A well-known oddity about securities fraud lawsuits is that they tend to consist of investors suing themselves. If you are a shareholder of a public company, and you think that company lied to you to trick you into buying the shares, you can sue, and if you win then the company will pay you money. But you are a shareholder, which means that you are a part-owner of the company, which means that the money the company pays you will be your money. You'll just have to give a big chunk of it to your lawyers. It seems a little pointless. Of course there are mitigating factors: The class of aggrieved shareholders may not perfectly overlap with the current shareholders, and they may be able to recover some money from the company's insurers, or from its directors and officers personally. Still it is an uncomfortable system.
But it could be worse! For instance, the Securities and Exchange Commission sometimes sues a company for securities fraud, and wins (or settles), and takes a bunch of money from the company as a penalty. In a sense this is fine: The company did a bad thing, and the SEC is in charge of punishing it, and the monetary penalty is the punishment. But in another sense it is frustrating for shareholders: The specific bad thing that the company did was defraud shareholders, and the SEC's punishment is to take more money away from the shareholders. As a vindication of the public policy against securities fraud it is okay I guess; as a vindication of the rights of shareholders not to be defrauded it is kind of backwards.
Anyway here's a story about some shareholders who are suing Theranos Inc., which is not a public company but which did commit a whole bunch of securities fraud and settled with the SEC this month. In that settlement the SEC was actually quite considerate of the defrauded shareholders: It didn't fine Theranos, and punished founder Elizabeth Holmes mostly by making her give her Theranos shares back to the company, meaning that whatever value is left in the company still belongs to those shareholders. But the SEC is also pursuing Theranos's former president, Sunny Balwani, who has not settled, and who might actually have some money. The investors want that money too, putting them in conflict with the SEC that is supposed to be protecting them:
The investors’ lawyer, Reed Kathrein, said that while he doesn’t think Holmes has much left since the SEC settlement, which also required her to give up control of the company, he believes Balwani -- who is fighting the SEC’s claims and denies any wrongdoing -- has assets that they can pursue, pointing to a recent report by STAT that put his wealth at almost $100 million.
“We may be in competition with the SEC over those assets,” Kathrein said.
I keep saying that this is an oddity, but actually in this particular case it feels kind of right? Really, you should not defraud investors, and if you do you should have to pay a lot of money. But the opposite is not quite as true: If you are an investor, you should not be defrauded, but if you are you should ... not ... necessarily get your money back? Like, you probably should, most of the time. But there ought to be some incentives for due diligence too. You could imagine the SEC occasionally coming into a situation and thinking, look, this company defrauded these investors, but the investors kind of deserved it, so why don't we keep the money.
Stack That Money.
|---|
TASKS AND EXERCISES =>
1) List every person the passage on securities fraud lawsuits names by full name.
2) Count the lines of the records that contain the string "item", matching case exactly, and give only the number.
The passage on securities fraud lawsuits and the records that come after it are unrelated materials.

(Scene-based reasoning records)
|---|
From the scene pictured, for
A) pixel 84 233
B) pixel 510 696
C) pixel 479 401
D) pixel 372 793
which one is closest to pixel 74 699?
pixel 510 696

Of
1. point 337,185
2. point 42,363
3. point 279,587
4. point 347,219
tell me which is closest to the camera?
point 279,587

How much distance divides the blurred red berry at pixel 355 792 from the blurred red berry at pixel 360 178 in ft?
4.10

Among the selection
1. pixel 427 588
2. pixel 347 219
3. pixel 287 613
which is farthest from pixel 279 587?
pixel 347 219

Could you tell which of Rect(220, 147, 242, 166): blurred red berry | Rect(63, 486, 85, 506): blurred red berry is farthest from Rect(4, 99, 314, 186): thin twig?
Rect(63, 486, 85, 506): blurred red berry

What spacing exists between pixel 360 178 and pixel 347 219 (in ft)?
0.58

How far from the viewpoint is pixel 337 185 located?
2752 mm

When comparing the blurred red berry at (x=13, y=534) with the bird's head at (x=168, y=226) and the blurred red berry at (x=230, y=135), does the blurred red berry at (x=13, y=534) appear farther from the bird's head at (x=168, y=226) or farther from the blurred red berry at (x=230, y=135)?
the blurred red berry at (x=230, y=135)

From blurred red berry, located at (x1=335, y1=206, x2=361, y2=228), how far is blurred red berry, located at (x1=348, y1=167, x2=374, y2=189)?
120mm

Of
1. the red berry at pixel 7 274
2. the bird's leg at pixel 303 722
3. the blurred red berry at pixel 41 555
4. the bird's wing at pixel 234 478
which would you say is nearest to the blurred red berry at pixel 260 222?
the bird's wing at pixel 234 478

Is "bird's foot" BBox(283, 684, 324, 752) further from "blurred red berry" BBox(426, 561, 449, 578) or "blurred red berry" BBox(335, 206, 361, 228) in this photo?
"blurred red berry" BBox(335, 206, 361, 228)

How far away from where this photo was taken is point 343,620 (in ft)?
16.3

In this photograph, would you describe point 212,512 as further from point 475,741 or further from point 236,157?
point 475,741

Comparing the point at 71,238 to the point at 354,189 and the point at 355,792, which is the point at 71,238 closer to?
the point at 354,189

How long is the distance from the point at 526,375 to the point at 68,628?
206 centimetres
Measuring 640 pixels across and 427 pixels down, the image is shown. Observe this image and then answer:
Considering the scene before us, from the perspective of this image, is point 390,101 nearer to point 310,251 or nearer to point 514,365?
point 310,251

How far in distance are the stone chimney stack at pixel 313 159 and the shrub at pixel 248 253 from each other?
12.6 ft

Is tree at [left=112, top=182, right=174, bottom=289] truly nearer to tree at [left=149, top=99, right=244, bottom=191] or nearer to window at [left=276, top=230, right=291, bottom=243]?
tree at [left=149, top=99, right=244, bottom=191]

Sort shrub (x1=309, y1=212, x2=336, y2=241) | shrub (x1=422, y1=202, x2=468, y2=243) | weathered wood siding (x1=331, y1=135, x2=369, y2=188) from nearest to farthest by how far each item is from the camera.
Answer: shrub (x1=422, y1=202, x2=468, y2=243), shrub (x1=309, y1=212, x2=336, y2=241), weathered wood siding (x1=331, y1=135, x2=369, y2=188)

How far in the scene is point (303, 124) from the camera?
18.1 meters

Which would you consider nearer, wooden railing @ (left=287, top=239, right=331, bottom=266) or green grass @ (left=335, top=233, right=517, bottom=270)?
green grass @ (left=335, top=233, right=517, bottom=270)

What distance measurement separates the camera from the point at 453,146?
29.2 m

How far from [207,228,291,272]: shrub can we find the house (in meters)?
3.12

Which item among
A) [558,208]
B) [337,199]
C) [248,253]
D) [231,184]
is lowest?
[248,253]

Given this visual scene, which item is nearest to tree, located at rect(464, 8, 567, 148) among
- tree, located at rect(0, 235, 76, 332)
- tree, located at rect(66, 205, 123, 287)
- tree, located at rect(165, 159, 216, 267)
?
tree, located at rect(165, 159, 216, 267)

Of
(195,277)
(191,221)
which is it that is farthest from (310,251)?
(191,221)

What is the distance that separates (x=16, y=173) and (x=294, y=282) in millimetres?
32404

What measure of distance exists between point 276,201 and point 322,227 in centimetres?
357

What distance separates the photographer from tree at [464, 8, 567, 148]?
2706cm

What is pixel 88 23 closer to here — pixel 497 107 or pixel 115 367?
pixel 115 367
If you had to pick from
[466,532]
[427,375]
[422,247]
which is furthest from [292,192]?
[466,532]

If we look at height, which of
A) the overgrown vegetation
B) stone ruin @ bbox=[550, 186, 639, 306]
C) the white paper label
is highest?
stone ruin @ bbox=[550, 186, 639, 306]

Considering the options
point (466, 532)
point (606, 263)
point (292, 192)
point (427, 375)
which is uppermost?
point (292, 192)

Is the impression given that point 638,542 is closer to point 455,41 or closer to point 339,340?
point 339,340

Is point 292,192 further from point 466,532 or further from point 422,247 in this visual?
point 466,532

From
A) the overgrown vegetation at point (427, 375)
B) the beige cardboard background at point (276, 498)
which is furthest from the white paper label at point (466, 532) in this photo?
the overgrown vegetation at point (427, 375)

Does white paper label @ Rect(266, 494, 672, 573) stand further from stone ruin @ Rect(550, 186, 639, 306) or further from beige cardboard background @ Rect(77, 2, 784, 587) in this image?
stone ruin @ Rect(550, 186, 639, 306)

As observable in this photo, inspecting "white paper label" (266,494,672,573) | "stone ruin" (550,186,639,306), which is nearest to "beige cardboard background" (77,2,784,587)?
|---|
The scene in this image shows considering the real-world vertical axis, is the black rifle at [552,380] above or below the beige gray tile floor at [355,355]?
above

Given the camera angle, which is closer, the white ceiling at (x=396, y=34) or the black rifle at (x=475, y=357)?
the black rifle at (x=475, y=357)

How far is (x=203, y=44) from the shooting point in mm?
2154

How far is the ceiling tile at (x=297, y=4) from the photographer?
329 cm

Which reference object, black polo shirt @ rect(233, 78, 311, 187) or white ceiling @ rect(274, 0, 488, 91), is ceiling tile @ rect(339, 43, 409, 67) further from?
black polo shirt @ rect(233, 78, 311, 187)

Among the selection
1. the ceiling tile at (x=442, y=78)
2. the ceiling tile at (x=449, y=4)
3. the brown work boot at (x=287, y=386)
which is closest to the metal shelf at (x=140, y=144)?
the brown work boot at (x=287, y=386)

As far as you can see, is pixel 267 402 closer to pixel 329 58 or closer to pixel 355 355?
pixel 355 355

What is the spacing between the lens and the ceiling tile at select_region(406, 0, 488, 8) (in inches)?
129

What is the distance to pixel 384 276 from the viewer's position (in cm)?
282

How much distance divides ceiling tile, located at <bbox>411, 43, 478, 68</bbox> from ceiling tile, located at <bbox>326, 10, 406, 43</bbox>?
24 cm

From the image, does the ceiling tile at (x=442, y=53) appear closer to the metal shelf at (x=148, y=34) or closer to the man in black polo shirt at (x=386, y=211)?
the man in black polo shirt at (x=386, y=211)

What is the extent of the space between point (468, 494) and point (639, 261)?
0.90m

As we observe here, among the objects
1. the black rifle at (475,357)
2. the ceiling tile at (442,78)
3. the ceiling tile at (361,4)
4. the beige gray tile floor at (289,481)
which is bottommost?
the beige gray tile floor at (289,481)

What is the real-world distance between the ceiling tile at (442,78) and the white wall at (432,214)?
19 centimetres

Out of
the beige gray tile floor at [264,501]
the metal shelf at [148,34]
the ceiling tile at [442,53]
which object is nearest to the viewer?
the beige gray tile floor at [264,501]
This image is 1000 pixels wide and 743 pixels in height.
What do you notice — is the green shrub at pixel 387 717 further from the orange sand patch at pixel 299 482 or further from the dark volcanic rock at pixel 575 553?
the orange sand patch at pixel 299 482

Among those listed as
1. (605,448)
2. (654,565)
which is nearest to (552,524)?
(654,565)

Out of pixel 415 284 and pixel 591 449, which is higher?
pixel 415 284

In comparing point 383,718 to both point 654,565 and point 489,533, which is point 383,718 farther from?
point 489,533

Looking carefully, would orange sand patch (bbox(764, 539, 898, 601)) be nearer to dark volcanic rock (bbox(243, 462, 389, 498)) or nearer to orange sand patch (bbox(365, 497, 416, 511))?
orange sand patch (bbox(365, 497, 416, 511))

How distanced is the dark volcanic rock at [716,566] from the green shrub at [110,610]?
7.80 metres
|---|
TASK-BY-TASK ANSWERS =>
1) Elizabeth Holmes, Sunny Balwani, Reed Kathrein

2) 3